While the sequence of events is unclear, reports received by Human Rights Watch indicate that some local youths had been causing trouble by extorting money from travelers, and were handed over to the police by members of the local branch of the Movement for the Survival of the Ijaw Ethnic Nationality in the Niger Delta (MOSIEND), after which they were charged to court. Some of the troublemakers had, it is reported, previously been hired as supporters by Governor Alamieyesegha during his election campaign. However, other youths believed that they should not be charged, and protested at their detention. In the confrontation that ensued between the security forces and youths, one or two soldiers and youths were reportedly killed. Subsequently, in retaliation for the deaths of their colleagues, soldiers rounded up youths in Yenagoa and its neighboring communities arbitrarily, shooting several dead, and arresting others. They also went to the Black Market area and shot at people living there, including women and children fleeing the violence by trying to swim the nearby river. There are also credible reports that some youths who had been arrested and were to be taken to Ahoada police station to be detained were in fact summarily executed while traveling to Ahoada and their corpses discarded in the river.

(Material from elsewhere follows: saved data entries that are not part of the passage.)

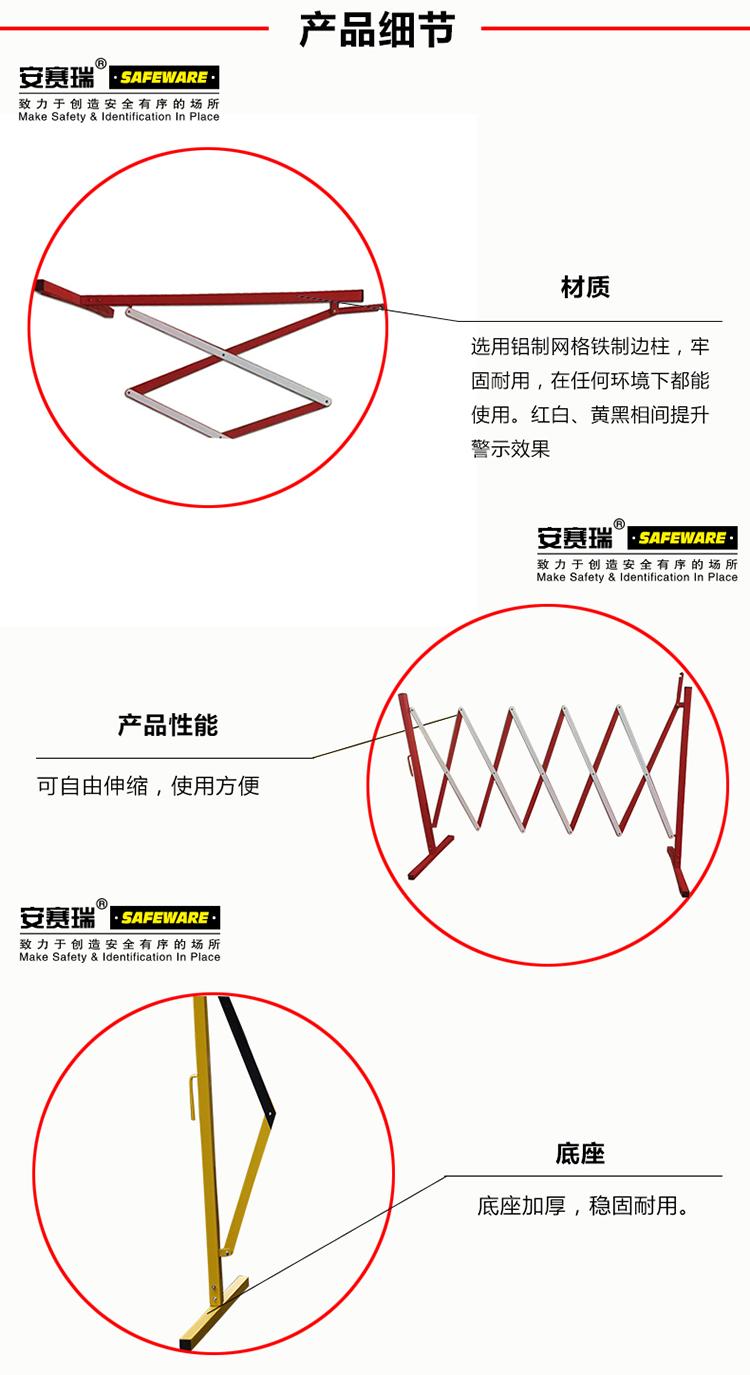 产品细节

安赛瑞® ·SAFEWARE·
致力于创造安全有序的场所
Make Safety & Identification In Place

材质

选用铝制网格铁制边柱，牢固耐用，在任何环境下都能使用。红白、黄黑相间提升警示效果

安赛瑞® ·SAFEWARE·
致力于创造安全有序的场所
Make Safety & Identification In Place

产品性能

可自由伸缩，使用方便

安赛瑞® ·SAFEWARE·
致力于创造安全有序的场所
Make Safety & Identification In Place

底座

底座加厚，稳固耐用。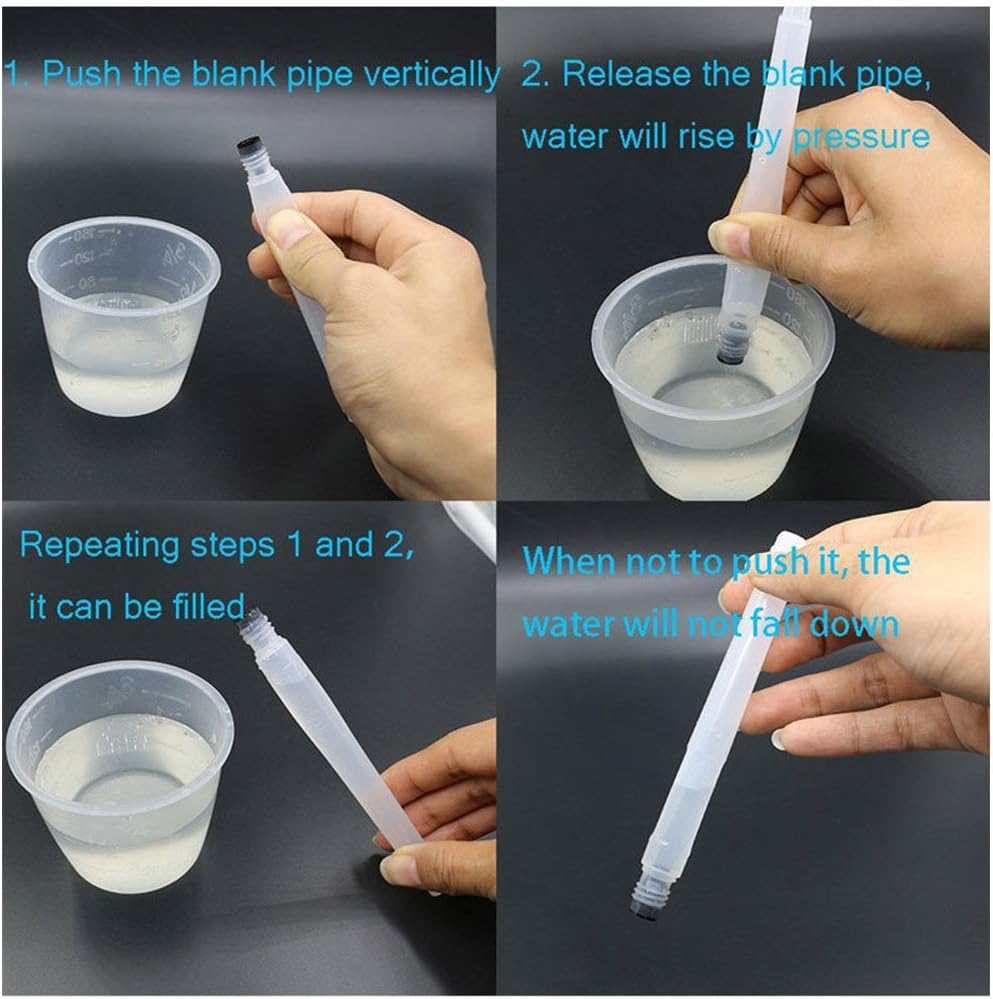 1. Push the blank pipe vertically

2. Release the blank pipe, water will rise by pressure

Repeating steps 1 and 2, it can be filled

When not to push it, the water will not fall down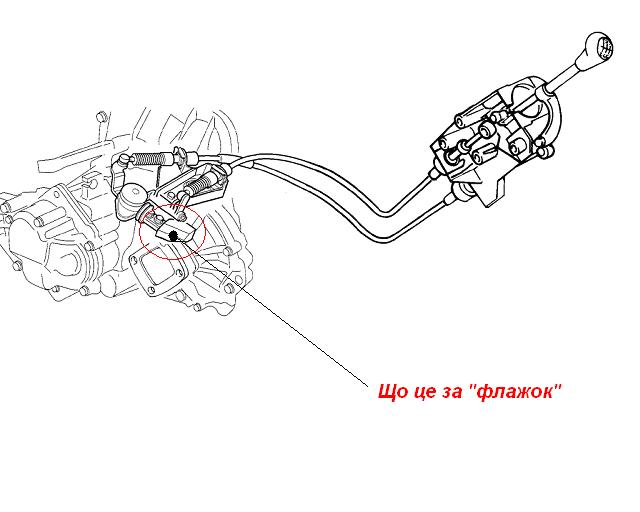 Що це за "флажок"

While there are clearly problems related to law and order in the Niger Delta, indiscriminate retaliation by the security forces following confrontations with protesters can only fuel the discontent with the government and render a peaceful solution to the problems of the oil producing areas more unlikely. The recent events repeat in many respects a crackdown on protests organized by the Ijaw Youth Council in Yenagoa and its environs in late December 1998 and early January 1999, in which up to 200 people may have been killed by the security forces. Human Rights Watch published a report on these incidents, "Crackdown in the Niger Delta," of which copies were sent to the government at that time (further copies can be made available). The recent events unfortunately indicate that the current civilian government is prepared to use the same methods as the previous military one to suppress dissent.

Human Rights Watch welcomes the announcement by Director of Defence Information Col. Godwin Ugbo that there will be an internal army investigation into these incidents, but we call on you to appoint in addition an independent and public judicial inquiry, which should also have a mandate to inquire into the events of earlier this year. Those found responsible for abuses should be disciplined or charged with appropriate offenses and brought promptly to court.

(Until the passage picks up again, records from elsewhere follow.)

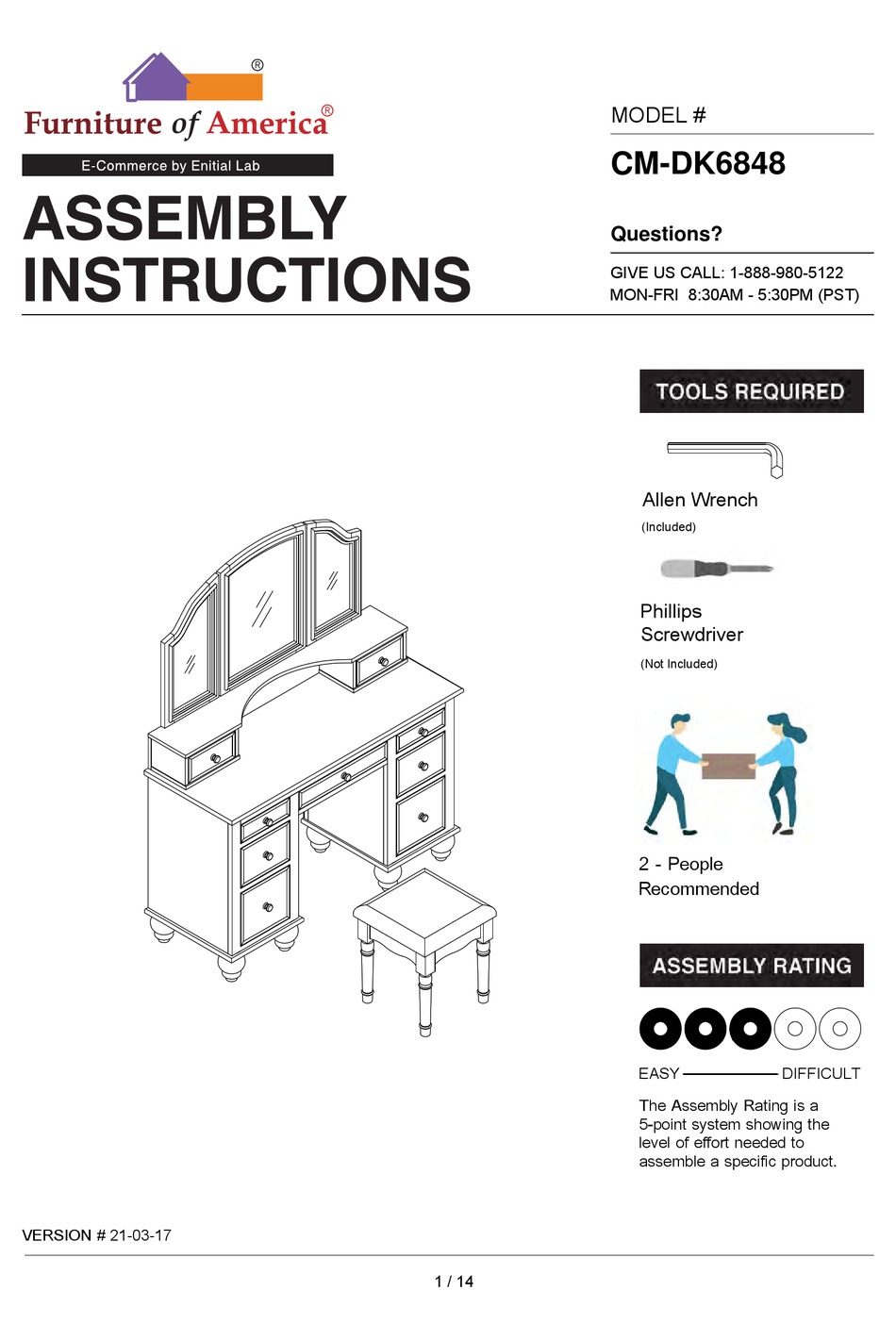 ®
Furniture of America®
E-Commerce by Enitial Lab
ASSEMBLY INSTRUCTIONS

MODEL #
CM-DK6848

Questions?
GIVE US CALL: 1-888-980-5122
MON-FRI 8:30AM - 5:30PM (PST)

TOOLS REQUIRED
Allen Wrench
(Included)
Phillips Screwdriver
(Not Included)

2 - People Recommended

ASSEMBLY RATING
EASY DIFFICULT
The Assembly Rating is a 5-point system showing the level of effort needed to assemble a specific product.

VERSION # 21-03-17

1 / 14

We are also very disturbed by a document made available to us which is apparently an "Operation Order" issued by the state headquarters of the Nigeria police in Port Harcourt, Rivers State and sent to police commissioners and other police officials in the delta area. The order is dated August 18 and headed "Contingency Plans to Contain Activities of Ijaw Youth Council (IYC) and other Interest Groups." It refers to an alleged IYC plan for an "Operation Total Closure of Flow Stations" due to commence on August 27. While the document warns that "hoodlums and other undesirable elements will take advantage of the situation to cause pandemonium and unleash their nefarious activities on the innocent citizens," it describes the IYC, MOSIEND, the Movement for the Survival of the Ogoni People (MOSOP), the Ijaw National Congress, human rights groups, and "criminals of all descriptions," equally and indiscriminately as "enemy forces."

Once again, Human Rights Watch is concerned that all those from the delta region who are unhappy at government and oil company activities in the area and make their voices known are targeted as the "enemy." If individuals have committed criminal offenses they should be arrested and charged with those offenses. If there is a well-founded fear of public disorder, proper measures for the maintenance of law and order in line with international standards are legitimate. However, under international law and Nigeria's constitution individuals have a right to freedom of association, assembly and expression, even if the views expressed are unacceptable to the government. We call on you to ensure that these rights are respected.